- **Task item**: Could you give back every entry below exactly, with the pictures dropped?

- **Supplied material**:

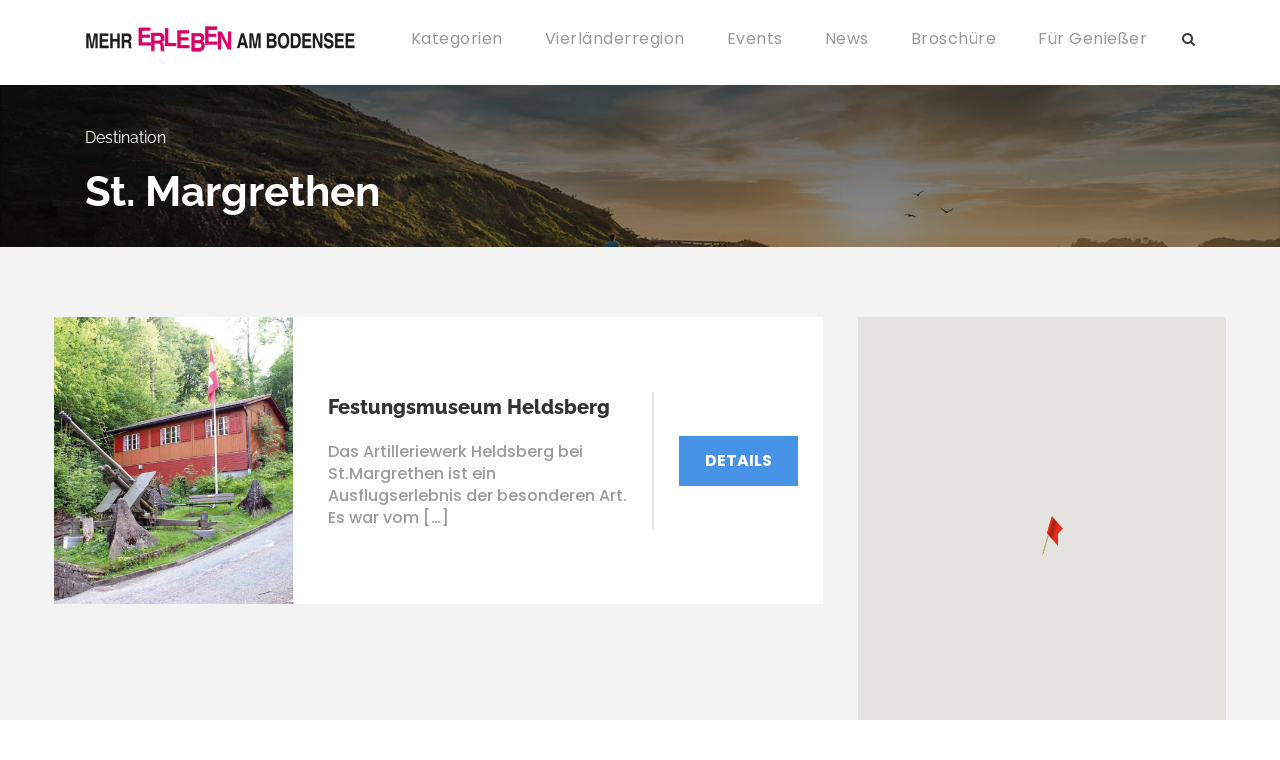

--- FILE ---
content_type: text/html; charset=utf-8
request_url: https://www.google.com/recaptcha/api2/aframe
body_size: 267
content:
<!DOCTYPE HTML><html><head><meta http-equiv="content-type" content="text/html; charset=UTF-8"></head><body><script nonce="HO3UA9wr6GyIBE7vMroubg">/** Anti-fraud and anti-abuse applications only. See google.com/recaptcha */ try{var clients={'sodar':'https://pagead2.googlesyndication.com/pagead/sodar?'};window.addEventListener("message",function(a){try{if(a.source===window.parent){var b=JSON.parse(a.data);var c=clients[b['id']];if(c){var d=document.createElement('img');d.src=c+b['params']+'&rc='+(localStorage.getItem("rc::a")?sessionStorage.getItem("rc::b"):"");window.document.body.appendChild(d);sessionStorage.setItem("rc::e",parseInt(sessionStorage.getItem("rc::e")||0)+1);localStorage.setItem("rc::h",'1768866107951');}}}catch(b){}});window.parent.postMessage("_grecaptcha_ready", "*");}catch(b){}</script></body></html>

- **Response**:
--- FILE ---
content_type: text/html; charset=utf-8
request_url: https://www.google.com/recaptcha/api2/aframe
body_size: 267
content:
<!DOCTYPE HTML><html><head><meta http-equiv="content-type" content="text/html; charset=UTF-8"></head><body><script nonce="HO3UA9wr6GyIBE7vMroubg">/** Anti-fraud and anti-abuse applications only. See google.com/recaptcha */ try{var clients={'sodar':'https://pagead2.googlesyndication.com/pagead/sodar?'};window.addEventListener("message",function(a){try{if(a.source===window.parent){var b=JSON.parse(a.data);var c=clients[b['id']];if(c){var d=document.createElement('img');d.src=c+b['params']+'&rc='+(localStorage.getItem("rc::a")?sessionStorage.getItem("rc::b"):"");window.document.body.appendChild(d);sessionStorage.setItem("rc::e",parseInt(sessionStorage.getItem("rc::e")||0)+1);localStorage.setItem("rc::h",'1768866107951');}}}catch(b){}});window.parent.postMessage("_grecaptcha_ready", "*");}catch(b){}</script></body></html>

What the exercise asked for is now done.